Remember to use the STARS Model as a guide to ensure brand authenticity and that you are delivering consistency.

How does this relate to Clinical Trials?

  • Communicating effectively with site staff and ensuring that they are feeling positive about their experience with SITU. This involves the whole experience (before, during and after). From setting up the site, to training them, making sure that you are offering them support throughout recruitment, and all the way through until the close out of the trial. To help improve these services, SITU have set up an online resources training group. The purpose of this group is to improve our communication between trials units and sites, our resources to help us to support the research nurses on site visits and with online training resources such as training videos. 
  • Follow-up patient questionnaire/ phone call experiences.

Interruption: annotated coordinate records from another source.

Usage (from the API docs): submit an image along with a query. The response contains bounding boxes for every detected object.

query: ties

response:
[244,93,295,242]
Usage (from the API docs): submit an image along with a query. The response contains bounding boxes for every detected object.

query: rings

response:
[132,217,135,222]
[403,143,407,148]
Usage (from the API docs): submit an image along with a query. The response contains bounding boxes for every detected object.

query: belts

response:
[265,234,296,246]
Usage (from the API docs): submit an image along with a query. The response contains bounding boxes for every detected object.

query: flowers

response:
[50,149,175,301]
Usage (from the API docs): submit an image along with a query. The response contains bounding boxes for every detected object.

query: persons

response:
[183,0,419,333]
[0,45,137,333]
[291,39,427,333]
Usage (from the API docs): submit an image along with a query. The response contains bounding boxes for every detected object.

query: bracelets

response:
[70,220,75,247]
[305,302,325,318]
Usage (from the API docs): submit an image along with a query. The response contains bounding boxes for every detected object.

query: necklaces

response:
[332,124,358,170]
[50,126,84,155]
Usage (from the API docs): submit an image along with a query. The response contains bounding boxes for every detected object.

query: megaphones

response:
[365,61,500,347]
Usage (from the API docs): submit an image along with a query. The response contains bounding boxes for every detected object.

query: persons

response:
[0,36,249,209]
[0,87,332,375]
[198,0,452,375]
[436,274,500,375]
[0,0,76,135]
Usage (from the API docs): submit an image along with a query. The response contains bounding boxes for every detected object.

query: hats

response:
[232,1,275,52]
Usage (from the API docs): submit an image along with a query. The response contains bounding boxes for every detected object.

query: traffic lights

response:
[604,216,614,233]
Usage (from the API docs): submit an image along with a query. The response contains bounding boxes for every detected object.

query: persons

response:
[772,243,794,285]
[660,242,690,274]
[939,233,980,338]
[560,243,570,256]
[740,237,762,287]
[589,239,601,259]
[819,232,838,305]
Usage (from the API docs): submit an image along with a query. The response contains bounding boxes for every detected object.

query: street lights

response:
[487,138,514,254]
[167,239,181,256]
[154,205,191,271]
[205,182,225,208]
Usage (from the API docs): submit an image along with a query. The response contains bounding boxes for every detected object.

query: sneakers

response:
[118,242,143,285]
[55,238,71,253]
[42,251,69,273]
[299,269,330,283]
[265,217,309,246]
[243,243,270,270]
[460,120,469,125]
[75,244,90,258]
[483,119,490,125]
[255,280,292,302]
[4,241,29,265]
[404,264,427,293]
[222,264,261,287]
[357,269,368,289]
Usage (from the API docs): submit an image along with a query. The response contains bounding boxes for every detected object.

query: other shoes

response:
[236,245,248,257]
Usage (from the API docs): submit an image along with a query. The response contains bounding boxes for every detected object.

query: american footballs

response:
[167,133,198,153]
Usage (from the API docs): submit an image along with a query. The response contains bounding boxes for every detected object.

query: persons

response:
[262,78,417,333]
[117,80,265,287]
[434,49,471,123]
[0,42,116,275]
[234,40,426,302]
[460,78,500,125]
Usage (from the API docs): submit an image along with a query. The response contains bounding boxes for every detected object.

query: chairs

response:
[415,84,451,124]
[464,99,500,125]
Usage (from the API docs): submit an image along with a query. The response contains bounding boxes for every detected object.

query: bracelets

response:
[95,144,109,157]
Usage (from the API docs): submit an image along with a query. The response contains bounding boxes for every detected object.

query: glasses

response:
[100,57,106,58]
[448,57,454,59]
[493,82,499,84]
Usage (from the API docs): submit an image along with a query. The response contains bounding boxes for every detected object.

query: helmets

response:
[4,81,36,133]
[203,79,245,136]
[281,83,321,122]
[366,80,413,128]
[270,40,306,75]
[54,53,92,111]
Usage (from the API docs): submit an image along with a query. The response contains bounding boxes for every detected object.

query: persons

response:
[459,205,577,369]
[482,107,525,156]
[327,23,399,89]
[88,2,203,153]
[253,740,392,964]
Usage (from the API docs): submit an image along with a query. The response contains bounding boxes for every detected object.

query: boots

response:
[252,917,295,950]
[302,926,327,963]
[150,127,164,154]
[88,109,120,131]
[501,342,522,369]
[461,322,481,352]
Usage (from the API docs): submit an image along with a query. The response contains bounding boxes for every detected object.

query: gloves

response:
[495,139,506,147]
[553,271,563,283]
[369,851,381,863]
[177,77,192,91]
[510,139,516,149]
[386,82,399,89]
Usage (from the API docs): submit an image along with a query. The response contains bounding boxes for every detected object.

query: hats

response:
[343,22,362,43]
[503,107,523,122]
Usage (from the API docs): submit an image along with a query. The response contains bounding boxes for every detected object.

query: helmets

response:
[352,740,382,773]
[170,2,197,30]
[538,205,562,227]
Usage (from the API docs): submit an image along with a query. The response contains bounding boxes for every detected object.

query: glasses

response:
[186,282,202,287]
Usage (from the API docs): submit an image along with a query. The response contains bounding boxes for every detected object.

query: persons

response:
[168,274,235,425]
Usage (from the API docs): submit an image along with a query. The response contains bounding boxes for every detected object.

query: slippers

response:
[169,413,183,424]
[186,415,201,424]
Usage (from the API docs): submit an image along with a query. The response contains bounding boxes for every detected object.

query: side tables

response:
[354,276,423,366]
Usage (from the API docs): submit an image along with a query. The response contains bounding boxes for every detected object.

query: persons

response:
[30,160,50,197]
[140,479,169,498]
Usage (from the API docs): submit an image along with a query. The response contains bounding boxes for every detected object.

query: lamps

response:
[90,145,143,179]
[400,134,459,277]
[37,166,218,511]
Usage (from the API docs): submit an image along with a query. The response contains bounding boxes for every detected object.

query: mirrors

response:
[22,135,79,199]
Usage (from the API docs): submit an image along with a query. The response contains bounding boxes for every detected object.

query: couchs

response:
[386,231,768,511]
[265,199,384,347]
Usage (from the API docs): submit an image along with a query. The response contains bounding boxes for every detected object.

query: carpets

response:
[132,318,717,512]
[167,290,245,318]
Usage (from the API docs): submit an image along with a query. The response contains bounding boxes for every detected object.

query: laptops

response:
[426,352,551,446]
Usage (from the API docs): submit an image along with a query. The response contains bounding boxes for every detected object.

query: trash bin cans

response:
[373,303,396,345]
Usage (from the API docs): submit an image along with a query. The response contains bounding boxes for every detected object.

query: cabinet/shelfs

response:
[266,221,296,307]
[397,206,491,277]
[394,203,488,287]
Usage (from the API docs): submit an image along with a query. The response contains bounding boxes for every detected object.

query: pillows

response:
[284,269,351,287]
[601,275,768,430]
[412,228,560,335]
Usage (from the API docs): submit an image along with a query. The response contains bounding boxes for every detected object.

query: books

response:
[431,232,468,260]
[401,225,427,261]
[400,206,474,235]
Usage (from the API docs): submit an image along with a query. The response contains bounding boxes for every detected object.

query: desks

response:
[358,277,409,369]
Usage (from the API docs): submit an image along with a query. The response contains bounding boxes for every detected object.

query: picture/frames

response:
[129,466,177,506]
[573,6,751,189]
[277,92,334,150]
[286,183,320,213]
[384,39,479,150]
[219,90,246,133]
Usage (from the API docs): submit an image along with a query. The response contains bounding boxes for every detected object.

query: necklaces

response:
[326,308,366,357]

E.g. by adding a personal handwritten note, this can result in the WOW factor effect and make your customers experience truly transformative. The SITU team are doing this by running a SWAT analysis for the ACL SNNAP trial to try and boost follow-up response rate. The ACL SNNAP team are hand writing patient names on cover letters of the patient follow-up questionnaires and signing them off with handwritten names to make their experience much more of a personal one. 
  • The ALLIKAT study are writing a personal message on a post-it note which is included in the questionnaire mail-out to patients; this method is being used to hopefully encourage patients to complete their questionnaire.
  • WOT Websites for trials.


Overall, the Positive Customer Journey framework enables you to create a clear customer experience vision that you can consistently stick by, enables you to understand who your customers are and create an emotional connection with them.

You can also use this framework to help develop and train your team effectively, so they know what your plan of action is. You could create an employee guide that all new staff take away to read so that their customer service skills are consistent. Also, ensuring your employees feel valued too can lead to them performing better in the workplace, ‘putting the customer first.’ This can be done by offering a reward scheme for sales, encouraging good customer feedback under their name, or offering them exclusive company benefits.

By using these methods, both you and your team can convey the whole customer experience efficiently: before, during and after.